Following the steps shown in Fig 2, the first step in a PRA 
process is to understand the system under consideration. The 
second step is to develop a Master Logic Diagram (MLD) to 
identify all the scenarios for a given system undesirable event 
called the top event. The MLD logically traces the different 
events that can lead to the top event. In general, the events are 
expanded using event trees, fault trees, or event sequence 
diagrams. These logic models are used to identify the failures 
needed in order for an event to propagate to the undesirable 
event. 

Event trees and event sequence diagrams are inductive 
models that start with an initiating event and then trace through 
the intermediate events (pivotal events) that occur because of 
the initiating event. The intermediate events include failures 
and successes of functions and systems that are called upon as 
a result of the initiating event. Fault trees are deductive models 
that start with a top undesirable event and then trace through 
intermediate events that can result in the top event. The fault 
tree stops at suitably defined basic events. 

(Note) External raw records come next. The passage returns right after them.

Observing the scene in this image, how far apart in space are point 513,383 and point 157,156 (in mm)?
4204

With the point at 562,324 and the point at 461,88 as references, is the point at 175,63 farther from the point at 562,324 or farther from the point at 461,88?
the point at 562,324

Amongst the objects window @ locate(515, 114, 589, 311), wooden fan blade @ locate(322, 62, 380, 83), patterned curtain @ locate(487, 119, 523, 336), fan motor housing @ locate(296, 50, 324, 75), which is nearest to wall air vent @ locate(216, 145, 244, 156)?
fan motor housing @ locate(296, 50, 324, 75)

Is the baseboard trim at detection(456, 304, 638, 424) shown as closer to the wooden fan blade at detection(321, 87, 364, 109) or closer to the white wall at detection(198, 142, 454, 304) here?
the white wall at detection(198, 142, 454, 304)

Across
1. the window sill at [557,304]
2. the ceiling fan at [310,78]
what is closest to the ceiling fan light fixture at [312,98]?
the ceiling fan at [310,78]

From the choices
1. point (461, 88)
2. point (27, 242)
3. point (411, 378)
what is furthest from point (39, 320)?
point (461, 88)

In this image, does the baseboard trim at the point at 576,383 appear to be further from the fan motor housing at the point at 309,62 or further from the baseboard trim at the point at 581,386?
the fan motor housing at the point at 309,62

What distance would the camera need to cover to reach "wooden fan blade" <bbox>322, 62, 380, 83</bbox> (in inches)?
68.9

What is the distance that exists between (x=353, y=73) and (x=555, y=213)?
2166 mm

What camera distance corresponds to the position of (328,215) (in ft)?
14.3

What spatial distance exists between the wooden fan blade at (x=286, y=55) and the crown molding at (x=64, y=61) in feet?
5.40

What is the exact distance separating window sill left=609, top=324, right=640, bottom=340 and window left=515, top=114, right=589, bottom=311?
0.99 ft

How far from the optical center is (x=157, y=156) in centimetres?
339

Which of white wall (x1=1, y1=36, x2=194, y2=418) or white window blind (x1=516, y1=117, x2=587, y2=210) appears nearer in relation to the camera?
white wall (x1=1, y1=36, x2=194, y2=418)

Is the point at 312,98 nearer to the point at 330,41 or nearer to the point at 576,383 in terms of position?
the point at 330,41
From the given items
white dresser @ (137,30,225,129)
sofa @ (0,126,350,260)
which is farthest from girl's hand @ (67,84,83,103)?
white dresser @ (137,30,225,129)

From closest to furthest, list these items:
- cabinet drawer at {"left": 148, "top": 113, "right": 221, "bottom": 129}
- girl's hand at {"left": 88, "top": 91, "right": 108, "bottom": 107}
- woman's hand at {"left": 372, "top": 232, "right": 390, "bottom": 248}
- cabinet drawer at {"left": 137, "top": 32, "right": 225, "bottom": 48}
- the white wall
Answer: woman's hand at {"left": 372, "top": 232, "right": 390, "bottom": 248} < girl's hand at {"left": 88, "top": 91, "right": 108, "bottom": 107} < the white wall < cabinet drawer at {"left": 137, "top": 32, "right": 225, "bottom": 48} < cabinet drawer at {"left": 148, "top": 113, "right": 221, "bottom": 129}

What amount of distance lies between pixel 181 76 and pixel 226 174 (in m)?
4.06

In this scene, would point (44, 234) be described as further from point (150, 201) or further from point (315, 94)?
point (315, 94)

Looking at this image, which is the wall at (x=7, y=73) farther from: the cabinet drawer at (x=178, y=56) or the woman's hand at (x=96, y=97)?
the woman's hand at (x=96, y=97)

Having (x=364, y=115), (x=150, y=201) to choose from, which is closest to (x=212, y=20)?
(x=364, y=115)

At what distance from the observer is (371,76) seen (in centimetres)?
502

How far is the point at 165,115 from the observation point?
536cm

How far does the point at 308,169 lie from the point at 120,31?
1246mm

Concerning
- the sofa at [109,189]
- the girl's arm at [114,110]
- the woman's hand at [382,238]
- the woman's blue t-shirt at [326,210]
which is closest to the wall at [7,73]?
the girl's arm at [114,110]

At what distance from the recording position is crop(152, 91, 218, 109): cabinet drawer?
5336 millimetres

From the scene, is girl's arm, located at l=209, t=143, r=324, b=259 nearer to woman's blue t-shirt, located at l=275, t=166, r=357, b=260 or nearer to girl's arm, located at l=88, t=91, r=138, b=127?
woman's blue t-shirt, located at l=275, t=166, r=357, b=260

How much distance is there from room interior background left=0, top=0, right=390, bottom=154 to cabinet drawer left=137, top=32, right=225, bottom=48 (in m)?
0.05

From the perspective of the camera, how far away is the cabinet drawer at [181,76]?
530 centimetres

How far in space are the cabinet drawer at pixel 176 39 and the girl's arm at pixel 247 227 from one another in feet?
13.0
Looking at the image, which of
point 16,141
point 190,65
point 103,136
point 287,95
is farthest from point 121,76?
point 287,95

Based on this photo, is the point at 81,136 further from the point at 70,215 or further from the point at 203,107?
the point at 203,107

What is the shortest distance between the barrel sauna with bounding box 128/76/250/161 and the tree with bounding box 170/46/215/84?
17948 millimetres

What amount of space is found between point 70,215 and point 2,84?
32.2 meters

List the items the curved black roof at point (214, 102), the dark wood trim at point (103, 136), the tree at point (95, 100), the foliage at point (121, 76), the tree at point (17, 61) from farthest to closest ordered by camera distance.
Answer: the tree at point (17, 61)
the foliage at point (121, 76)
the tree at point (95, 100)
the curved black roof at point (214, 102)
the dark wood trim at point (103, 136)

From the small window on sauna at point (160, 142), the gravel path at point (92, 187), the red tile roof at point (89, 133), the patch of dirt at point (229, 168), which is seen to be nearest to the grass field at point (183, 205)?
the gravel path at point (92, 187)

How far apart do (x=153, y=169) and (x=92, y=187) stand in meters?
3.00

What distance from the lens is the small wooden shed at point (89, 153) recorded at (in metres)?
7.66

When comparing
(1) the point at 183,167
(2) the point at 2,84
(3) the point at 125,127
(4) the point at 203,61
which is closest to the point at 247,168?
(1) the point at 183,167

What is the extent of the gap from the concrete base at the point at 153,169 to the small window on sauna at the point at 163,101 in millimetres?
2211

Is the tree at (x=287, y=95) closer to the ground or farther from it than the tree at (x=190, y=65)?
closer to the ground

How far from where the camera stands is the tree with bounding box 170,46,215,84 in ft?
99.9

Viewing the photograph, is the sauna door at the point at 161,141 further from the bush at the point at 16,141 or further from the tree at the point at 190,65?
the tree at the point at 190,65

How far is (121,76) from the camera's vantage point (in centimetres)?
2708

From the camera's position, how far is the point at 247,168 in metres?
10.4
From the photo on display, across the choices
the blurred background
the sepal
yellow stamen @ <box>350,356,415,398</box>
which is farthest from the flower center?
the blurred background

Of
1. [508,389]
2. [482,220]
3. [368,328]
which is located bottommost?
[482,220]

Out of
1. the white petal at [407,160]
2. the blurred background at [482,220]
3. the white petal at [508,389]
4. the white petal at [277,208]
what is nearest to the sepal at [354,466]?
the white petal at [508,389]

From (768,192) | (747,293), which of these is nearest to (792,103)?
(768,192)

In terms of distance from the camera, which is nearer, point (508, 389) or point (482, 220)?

Once the event trees, event sequence diagrams, and fault 
trees are completed, the next step is to quantify the risk. The 
quantification involves assigning probabilities to basic events 
in the models and then propagating these probabilities to 
determine the probability of the consequence occurring. The 
basic events in the models are generally component failures, 
human errors, etc. The probabilities for the basic events are 
estimated using PRA databases and expert opinions. 
Uncertainties associated with the estimates are also determined. 
The probabilities and their uncertainties are propagated through 
the models using the logics defined by the models. This 
propagation results in an estimate of the probability and 
associated uncertainty for the consequence occurring. 

The results of the PRA are used to identify the major 
contributing elements (i.e. initiating events, pivotal events, and 
basic events) to the overall risk and quantify the risk 
significance of these contributing elements, helping focus on 
where improvements will be effective. For further details on 
PRA and PRA applications, see [1-3].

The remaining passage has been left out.